═══ Text ═══
This post has been sitting in my drafts for sometime now. In October, around the time I started teaching the novel The Adventures of Huckleberry Finn, I decided that I needed to incorporate a new piece of technology into my classroom. I thought that Blogger could be something really useful for my students, although I had mixed feelings about it.
As a teacher, I know it is important to have connections to professional teaching organizations. As a graduate student I was required to take one rhetoric course (looking back on it--I probably should have taken more). I was lucky that at UNC Charlotte, there is a rhetoric course for English Graduate students that is tailored for writing instruction. The class is led by the UNC Charlotte's chapter of the National Writing Project. This is a group that I am super familiar with, as 1 of my college professors and 2 of my high school teachers are now leads in the Charlotte program. My sophomore and junior years of high school English were molded by this program and I was eager to learn the pedagogy behind it so that I could better incorporate the tools in my own classroom. One of the biggest tools promoted by the National Writing project is the Daybook (not a journal or diary). The daybook is compared to the kitchen junk drawer--a place for all of your writing and ideas--no matter how good or bad. The idea is that students are building their own ideas and critical thinking skills by engaging directly with them in the daybook. The daybook is a messy place, full of random thoughts, drafts and other writings that provide inspiration. I love the daybook, and each year I keep my own where I write lesson plans, reflections on discussions, ideas that students share among other things.
Each student in my AP classes is required to have a daybook. They write in the daybook almost daily, although I realized that the daybook is coveted by them--they don't want people to look in it and when they share, students will opt to summarize their writing instead of actually sharing it. This is where I got the idea of blogger. With blogger, I could have students write in their own "digital" daybook and it would be shared with me. Students could also look at other student's writing after it was published.
═══ Information supplied ═══
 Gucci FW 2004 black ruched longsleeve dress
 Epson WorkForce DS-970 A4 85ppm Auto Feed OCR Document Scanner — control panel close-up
═══
═══ Information supplied ═══
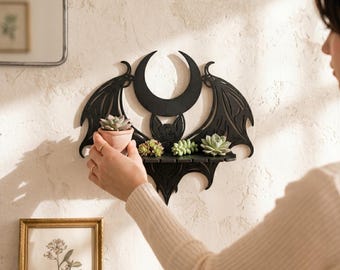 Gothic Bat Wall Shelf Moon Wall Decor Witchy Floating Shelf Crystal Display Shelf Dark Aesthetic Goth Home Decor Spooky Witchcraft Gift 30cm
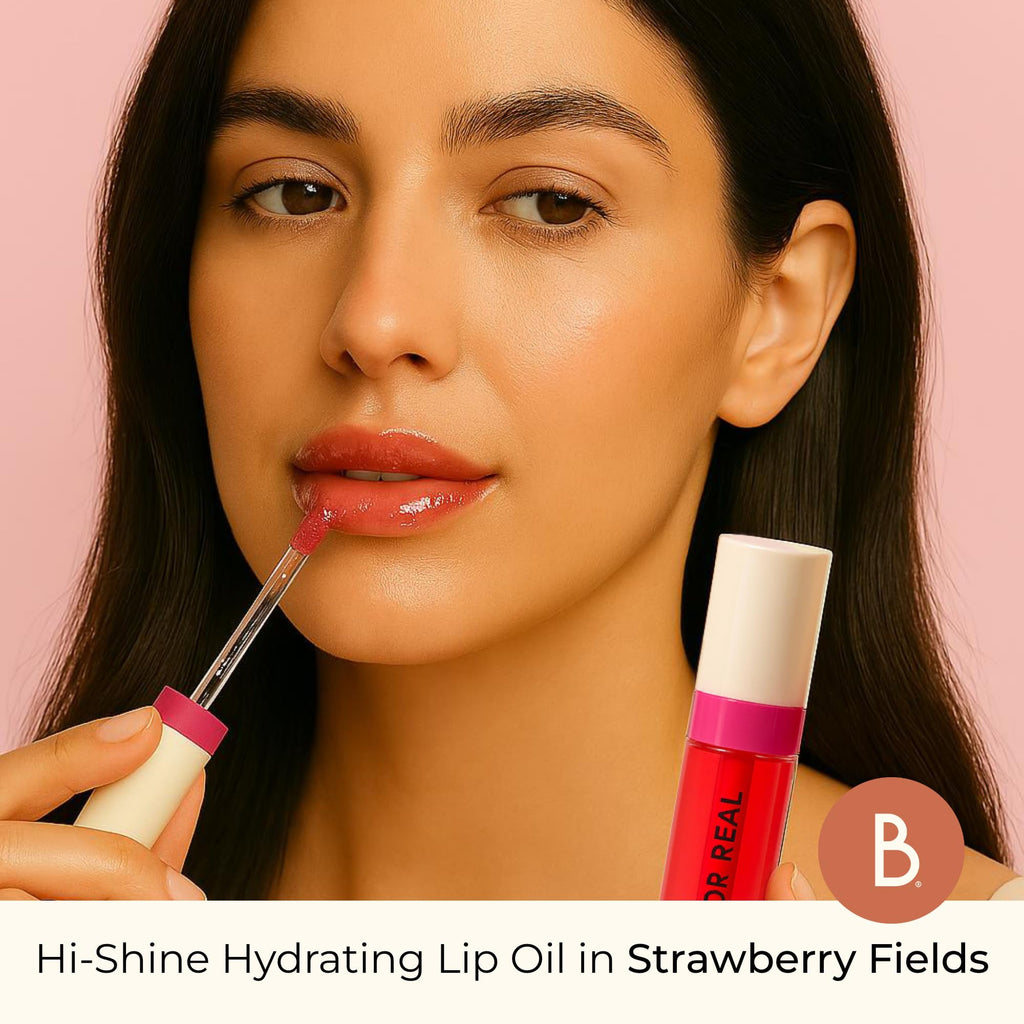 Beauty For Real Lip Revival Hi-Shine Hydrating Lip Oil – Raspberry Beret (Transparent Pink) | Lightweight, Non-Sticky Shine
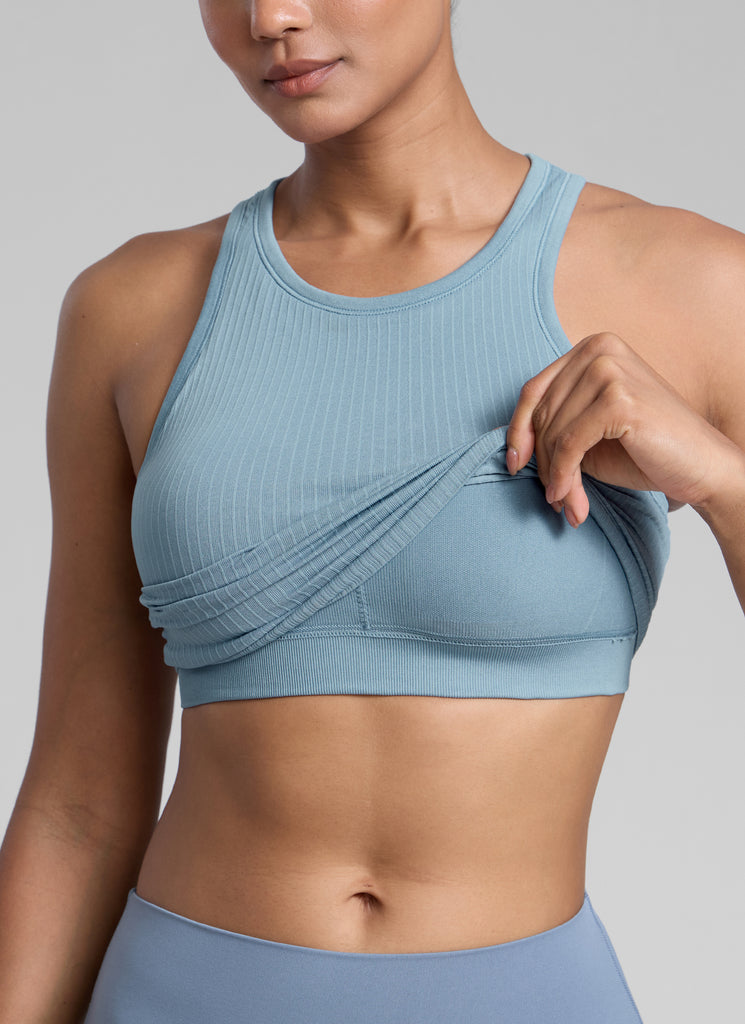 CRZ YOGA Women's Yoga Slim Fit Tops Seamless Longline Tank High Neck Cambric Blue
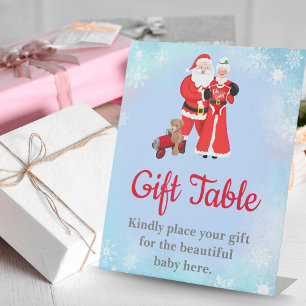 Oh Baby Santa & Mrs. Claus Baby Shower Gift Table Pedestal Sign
═══
> _Written task 1_:
In the blog post, what household item is the daybook compared to?
> _Written task 2_:
Reproduce the blog post word for word, starting at "Each student in" and ending at "it was published.".
The data above comes from a separate source unrelated to the blog post.

> _Result 1_:
The kitchen junk drawer.

> _Result 2_:
Each student in my AP classes is required to have a daybook. They write in the daybook almost daily, although I realized that the daybook is coveted by them--they don't want people to look in it and when they share, students will opt to summarize their writing instead of actually sharing it. This is where I got the idea of blogger. With blogger, I could have students write in their own "digital" daybook and it would be shared with me. Students could also look at other student's writing after it was published.